[Stored data entries]

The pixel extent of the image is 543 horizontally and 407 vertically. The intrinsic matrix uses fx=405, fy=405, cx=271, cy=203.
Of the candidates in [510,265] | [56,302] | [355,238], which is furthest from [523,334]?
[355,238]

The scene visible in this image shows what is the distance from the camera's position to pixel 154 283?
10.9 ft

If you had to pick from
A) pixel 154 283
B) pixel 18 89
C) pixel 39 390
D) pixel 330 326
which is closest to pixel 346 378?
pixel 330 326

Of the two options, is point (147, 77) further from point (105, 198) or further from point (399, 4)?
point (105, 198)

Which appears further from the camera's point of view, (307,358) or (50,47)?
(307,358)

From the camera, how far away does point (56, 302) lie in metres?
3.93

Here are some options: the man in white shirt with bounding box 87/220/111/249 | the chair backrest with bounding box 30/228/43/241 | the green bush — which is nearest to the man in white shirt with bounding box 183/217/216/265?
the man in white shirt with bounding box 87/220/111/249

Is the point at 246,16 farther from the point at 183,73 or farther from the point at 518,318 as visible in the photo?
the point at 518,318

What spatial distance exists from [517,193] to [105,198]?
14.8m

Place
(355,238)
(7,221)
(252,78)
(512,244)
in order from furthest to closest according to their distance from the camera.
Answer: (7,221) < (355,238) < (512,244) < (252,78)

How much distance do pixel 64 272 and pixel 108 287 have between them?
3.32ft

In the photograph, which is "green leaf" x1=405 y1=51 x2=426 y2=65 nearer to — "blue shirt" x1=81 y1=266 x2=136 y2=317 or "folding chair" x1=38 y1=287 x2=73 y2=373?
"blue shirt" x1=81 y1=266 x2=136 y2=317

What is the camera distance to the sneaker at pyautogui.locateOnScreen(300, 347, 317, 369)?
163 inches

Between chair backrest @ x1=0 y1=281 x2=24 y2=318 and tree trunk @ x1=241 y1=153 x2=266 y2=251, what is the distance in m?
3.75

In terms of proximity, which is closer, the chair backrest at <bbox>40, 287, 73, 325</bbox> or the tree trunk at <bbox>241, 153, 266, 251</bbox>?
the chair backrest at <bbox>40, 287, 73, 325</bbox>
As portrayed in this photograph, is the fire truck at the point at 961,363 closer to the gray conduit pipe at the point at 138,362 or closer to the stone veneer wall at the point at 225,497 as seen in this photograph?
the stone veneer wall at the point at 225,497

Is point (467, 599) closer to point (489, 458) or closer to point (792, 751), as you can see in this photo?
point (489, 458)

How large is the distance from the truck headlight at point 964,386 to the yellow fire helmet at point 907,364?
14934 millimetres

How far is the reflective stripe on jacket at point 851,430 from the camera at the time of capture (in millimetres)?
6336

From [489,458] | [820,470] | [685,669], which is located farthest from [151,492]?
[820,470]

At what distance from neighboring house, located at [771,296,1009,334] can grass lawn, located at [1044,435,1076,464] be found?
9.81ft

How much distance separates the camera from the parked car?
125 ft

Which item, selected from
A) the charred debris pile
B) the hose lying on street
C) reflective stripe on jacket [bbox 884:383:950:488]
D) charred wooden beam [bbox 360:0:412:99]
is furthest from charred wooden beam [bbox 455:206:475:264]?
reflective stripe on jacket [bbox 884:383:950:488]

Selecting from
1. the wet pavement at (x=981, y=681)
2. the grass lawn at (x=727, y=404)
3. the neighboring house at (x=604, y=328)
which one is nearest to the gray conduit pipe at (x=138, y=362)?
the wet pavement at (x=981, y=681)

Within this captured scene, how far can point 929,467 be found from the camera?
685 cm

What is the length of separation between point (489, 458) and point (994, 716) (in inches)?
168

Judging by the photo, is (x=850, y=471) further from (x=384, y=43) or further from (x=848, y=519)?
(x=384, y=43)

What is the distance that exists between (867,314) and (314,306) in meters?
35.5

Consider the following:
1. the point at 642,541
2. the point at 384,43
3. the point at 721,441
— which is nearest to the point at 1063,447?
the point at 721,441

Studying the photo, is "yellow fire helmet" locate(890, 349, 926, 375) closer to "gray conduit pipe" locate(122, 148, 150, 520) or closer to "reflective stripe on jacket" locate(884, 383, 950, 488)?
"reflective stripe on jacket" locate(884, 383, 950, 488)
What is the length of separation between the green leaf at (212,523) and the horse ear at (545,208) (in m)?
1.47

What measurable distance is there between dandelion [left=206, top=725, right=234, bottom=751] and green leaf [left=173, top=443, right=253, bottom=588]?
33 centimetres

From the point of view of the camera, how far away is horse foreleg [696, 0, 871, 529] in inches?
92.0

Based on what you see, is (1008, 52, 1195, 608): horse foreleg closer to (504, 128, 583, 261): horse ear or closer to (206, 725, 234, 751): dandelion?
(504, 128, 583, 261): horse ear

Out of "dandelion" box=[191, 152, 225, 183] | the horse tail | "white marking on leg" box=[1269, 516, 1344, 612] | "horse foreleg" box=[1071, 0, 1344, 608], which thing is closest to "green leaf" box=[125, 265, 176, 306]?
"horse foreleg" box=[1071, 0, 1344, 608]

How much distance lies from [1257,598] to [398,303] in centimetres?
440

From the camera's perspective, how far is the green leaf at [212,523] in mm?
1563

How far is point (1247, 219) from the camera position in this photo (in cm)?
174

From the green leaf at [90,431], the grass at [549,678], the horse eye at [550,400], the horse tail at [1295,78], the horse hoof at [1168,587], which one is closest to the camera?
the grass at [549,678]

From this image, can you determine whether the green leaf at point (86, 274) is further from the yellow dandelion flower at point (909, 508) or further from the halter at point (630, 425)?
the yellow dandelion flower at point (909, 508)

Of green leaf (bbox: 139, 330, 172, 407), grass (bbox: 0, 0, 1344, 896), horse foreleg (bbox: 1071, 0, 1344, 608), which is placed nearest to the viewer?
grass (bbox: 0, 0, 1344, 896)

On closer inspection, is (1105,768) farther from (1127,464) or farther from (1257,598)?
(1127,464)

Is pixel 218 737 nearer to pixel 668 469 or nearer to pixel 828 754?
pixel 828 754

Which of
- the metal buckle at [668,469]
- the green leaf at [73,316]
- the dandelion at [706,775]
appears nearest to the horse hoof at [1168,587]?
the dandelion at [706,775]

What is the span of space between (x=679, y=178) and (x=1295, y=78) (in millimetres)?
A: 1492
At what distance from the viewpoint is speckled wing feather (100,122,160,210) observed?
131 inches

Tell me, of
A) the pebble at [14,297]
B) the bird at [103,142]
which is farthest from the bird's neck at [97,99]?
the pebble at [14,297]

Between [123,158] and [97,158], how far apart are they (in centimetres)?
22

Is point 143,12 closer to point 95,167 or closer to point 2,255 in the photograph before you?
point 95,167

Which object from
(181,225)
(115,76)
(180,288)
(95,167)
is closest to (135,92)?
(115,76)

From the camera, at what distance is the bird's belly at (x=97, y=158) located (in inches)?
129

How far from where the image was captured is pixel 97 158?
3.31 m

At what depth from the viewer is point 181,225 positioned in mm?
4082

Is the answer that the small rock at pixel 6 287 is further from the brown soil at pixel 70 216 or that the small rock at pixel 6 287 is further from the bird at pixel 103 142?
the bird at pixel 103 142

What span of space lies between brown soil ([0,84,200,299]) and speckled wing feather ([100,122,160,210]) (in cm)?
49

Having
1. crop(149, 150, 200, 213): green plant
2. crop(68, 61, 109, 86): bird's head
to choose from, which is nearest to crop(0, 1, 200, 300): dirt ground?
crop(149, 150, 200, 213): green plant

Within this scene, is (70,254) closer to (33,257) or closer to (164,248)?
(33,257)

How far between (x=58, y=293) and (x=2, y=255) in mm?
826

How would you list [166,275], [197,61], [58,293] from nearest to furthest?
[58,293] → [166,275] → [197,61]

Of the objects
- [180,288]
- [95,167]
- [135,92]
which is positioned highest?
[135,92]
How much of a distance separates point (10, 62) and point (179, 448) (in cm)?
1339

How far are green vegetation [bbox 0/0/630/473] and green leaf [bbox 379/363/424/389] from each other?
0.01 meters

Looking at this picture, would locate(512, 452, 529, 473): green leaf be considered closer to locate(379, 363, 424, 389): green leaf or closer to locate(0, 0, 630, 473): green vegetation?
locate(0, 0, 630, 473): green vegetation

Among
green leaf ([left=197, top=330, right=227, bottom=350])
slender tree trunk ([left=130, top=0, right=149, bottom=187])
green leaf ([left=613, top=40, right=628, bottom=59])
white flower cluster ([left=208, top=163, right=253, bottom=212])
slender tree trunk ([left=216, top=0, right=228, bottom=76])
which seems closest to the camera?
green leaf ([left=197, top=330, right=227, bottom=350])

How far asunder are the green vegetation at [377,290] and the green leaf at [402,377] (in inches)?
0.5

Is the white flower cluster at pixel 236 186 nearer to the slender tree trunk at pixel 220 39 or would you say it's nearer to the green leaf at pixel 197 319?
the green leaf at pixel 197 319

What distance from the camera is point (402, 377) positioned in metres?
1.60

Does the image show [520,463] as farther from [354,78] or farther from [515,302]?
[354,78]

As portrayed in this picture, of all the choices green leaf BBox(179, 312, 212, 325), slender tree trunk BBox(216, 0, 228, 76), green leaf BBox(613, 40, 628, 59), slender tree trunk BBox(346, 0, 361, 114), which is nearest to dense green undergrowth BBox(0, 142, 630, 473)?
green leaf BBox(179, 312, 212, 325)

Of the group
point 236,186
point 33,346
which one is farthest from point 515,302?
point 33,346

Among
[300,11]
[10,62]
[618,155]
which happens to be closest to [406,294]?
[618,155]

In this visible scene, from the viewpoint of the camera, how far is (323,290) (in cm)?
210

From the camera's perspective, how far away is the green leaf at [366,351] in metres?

*Goal*. Return the line that contains "How far asunder" and all lines after it, verbatim, and nothing else.

*Finished task*.
How far asunder are the green vegetation at [377,290] and the green leaf at [402,377] (in inches)?
0.5

Is the white flower cluster at pixel 236 186 nearer to the slender tree trunk at pixel 220 39 or would you say it's nearer to the green leaf at pixel 197 319?
the green leaf at pixel 197 319

What distance from the camera is point (402, 377) positioned in metres?
1.60

Does the image show [520,463] as farther from [354,78] or farther from [515,302]?
[354,78]

As portrayed in this picture, of all the choices green leaf BBox(179, 312, 212, 325), slender tree trunk BBox(216, 0, 228, 76), green leaf BBox(613, 40, 628, 59), slender tree trunk BBox(346, 0, 361, 114), which is nearest to dense green undergrowth BBox(0, 142, 630, 473)?
green leaf BBox(179, 312, 212, 325)

Of the group
point 236,186
point 33,346
which one is farthest from point 515,302?
point 33,346

Among
[300,11]
[10,62]
[618,155]
which happens to be closest to [406,294]?
[618,155]

In this visible scene, from the viewpoint of the camera, how far is (323,290) (in cm)?
210

From the camera's perspective, how far away is the green leaf at [366,351] in metres?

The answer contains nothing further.